What end-of-financial-year deals are health insurers using to woo customers?
EOFY is big business for health funds.
Every June health funds come out with all manner of deals and discounts to get your business before the EOFY. We've scoured the websites of all the major health funds in Australia and compiled a comprehensive list of deals, discounts, EFTPOS gift cards, waived waiting periods and other benefits.
There are some clear trends in terms of available benefits. The most popular bonus from health funds in 2016 is gift cards, with one-third of the funds offering a selection of EFTPOS, Rebel Sport, Westfield and Coles Group and Myer gift cards.
Another common incentive for health funds this end of financial year is the waiving of waiting periods on extras. Four funds (ahm, medibank, TUH and Teachers) are offering this kind of deal.
The other major EOFY health deal in 2016 is the promise of one month of free cover if you switch before 30 June. This offer (like the gift cards) is available from one-third of the funds we examined.
June typically sees a boost in activity for two reasons: people turning 31 who don't want to pay a Lifetime Health Cover (LHC) penalty for not having health insurance by that age, and high-income earners hoping to avoid part of the Medicare Levy Surcharge (MLS).
The LHC policy is designed to encourage people who don't already have private health insurance to take out cover. Once you've reached the age of 31, you have until the following 1 July to take out health insurance. If you don't get cover you'll be slugged with a 2% premium loading for every year over 30 you're without cover, up to a maximum of 70%. If for example, you don't take out health insurance until you're 45 years old, you'll end up paying 30% more than you would have if you'd taken out cover before July following your 31st birthday. That means anyone who has turned 31 this year has a clear financial incentive to sign up just before 1 July, and insurers offer bonus deals to try and attract those customers.

PROBLEM SET
1. From the text on end-of-financial-year health insurance deals, output everything from "EOFY is big" down to "Myer gift cards.", copied word for word.
2. In the text on end-of-financial-year health insurance deals, which four funds are offering to waive waiting periods on extras?

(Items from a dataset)
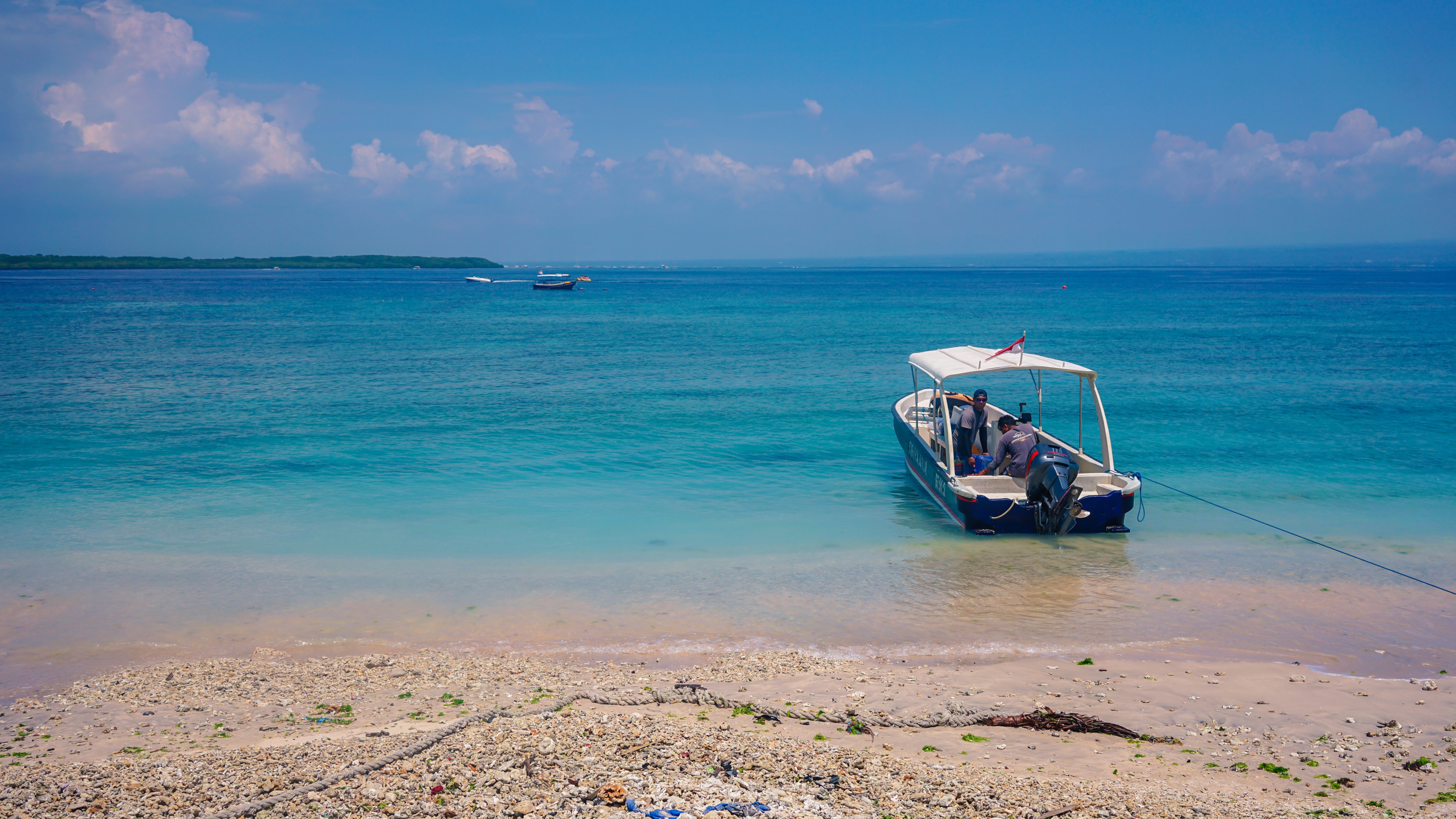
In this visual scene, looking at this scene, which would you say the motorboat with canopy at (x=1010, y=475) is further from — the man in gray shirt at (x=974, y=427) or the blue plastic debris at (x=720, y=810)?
the blue plastic debris at (x=720, y=810)

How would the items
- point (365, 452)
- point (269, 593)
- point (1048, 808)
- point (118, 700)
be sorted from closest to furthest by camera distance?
point (1048, 808) < point (118, 700) < point (269, 593) < point (365, 452)

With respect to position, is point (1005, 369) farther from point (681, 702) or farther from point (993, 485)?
point (681, 702)

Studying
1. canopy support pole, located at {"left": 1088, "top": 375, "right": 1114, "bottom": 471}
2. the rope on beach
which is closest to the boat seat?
canopy support pole, located at {"left": 1088, "top": 375, "right": 1114, "bottom": 471}

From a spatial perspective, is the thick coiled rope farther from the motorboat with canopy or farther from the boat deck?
the boat deck

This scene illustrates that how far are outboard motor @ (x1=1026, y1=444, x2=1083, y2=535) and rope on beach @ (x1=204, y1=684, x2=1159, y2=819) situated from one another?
5.67 meters

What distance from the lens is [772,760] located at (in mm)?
5559

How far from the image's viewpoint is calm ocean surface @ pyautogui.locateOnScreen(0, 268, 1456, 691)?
9.26 metres

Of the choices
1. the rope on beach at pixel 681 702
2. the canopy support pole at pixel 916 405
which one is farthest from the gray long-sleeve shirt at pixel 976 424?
the rope on beach at pixel 681 702

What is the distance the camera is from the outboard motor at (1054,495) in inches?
463

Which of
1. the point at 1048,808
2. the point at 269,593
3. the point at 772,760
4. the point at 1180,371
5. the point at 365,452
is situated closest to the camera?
the point at 1048,808

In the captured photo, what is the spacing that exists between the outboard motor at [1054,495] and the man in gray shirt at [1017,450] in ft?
2.27

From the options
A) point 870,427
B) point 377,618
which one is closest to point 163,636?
point 377,618

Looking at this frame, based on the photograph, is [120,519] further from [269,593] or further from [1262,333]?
[1262,333]

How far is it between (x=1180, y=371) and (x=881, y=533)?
23406mm
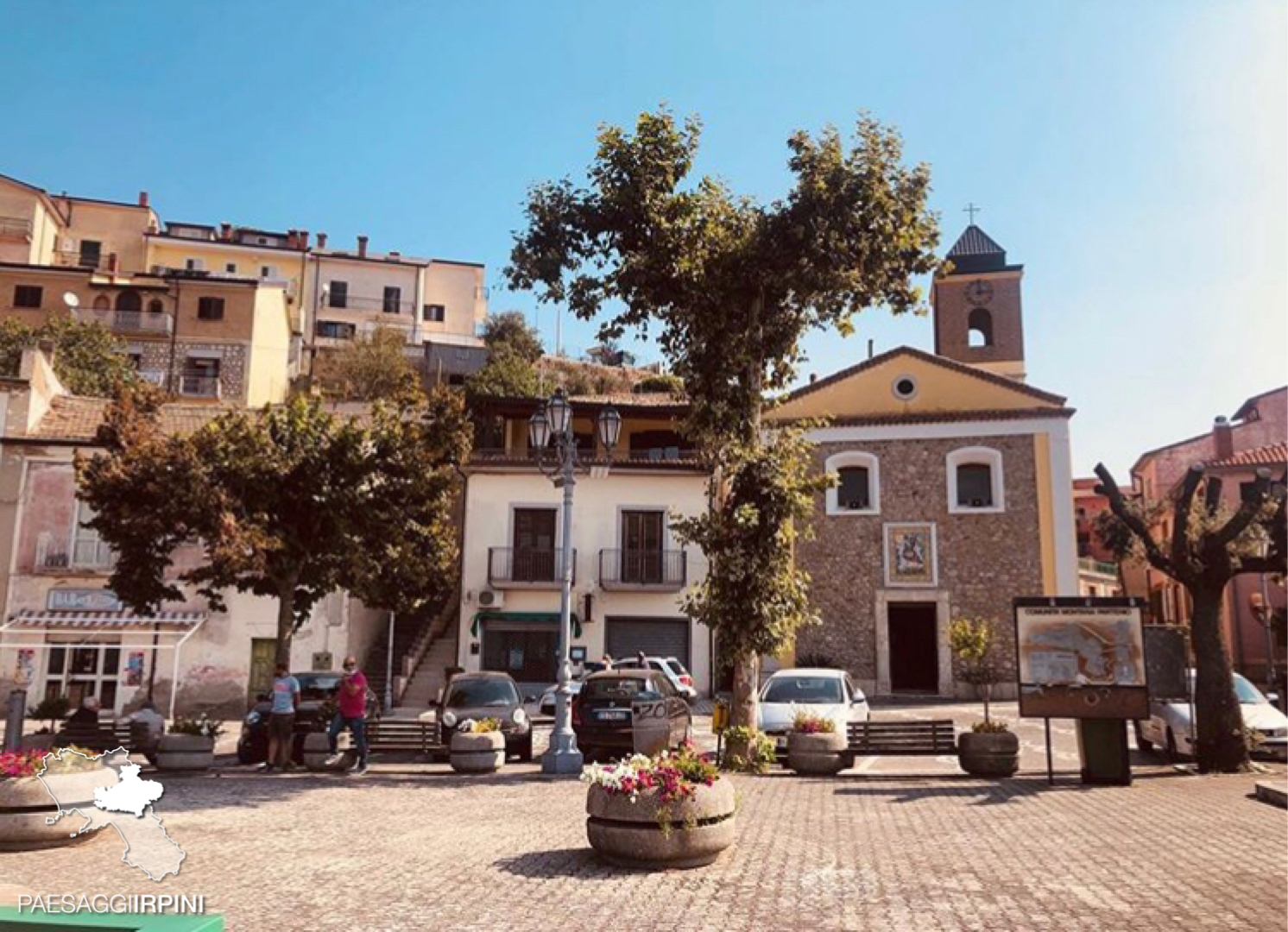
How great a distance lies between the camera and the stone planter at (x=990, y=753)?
12977 millimetres

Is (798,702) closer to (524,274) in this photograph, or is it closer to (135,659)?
(524,274)

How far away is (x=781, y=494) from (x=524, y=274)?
5506 mm

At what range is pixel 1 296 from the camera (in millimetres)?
42500

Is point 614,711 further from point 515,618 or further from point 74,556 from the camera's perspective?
point 74,556

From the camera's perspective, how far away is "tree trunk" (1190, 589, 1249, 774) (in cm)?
1309

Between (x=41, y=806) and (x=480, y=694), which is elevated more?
(x=480, y=694)

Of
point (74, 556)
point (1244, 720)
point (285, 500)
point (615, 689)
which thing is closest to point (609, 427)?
point (615, 689)

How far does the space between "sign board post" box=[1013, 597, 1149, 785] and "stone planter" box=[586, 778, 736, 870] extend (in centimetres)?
643

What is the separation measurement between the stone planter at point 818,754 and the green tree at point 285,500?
21.5 feet

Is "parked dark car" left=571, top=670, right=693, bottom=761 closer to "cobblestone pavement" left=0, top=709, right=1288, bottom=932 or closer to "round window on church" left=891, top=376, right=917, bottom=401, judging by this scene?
"cobblestone pavement" left=0, top=709, right=1288, bottom=932

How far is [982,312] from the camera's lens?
1444 inches

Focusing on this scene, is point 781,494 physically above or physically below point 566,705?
above

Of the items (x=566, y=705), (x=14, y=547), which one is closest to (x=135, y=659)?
(x=14, y=547)

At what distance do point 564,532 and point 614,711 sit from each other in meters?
3.21
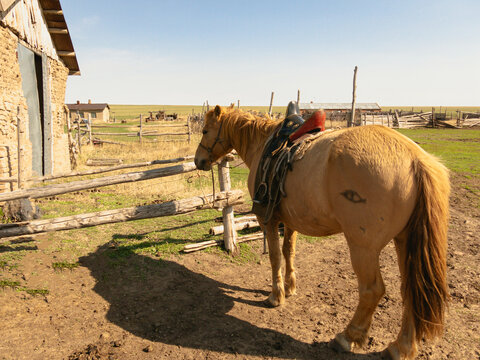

SOLUTIONS TO THE TASKS
1.
EOFY is big business for health funds.
Every June health funds come out with all manner of deals and discounts to get your business before the EOFY. We've scoured the websites of all the major health funds in Australia and compiled a comprehensive list of deals, discounts, EFTPOS gift cards, waived waiting periods and other benefits.
There are some clear trends in terms of available benefits. The most popular bonus from health funds in 2016 is gift cards, with one-third of the funds offering a selection of EFTPOS, Rebel Sport, Westfield and Coles Group and Myer gift cards.

2. ahm, medibank, TUH and Teachers.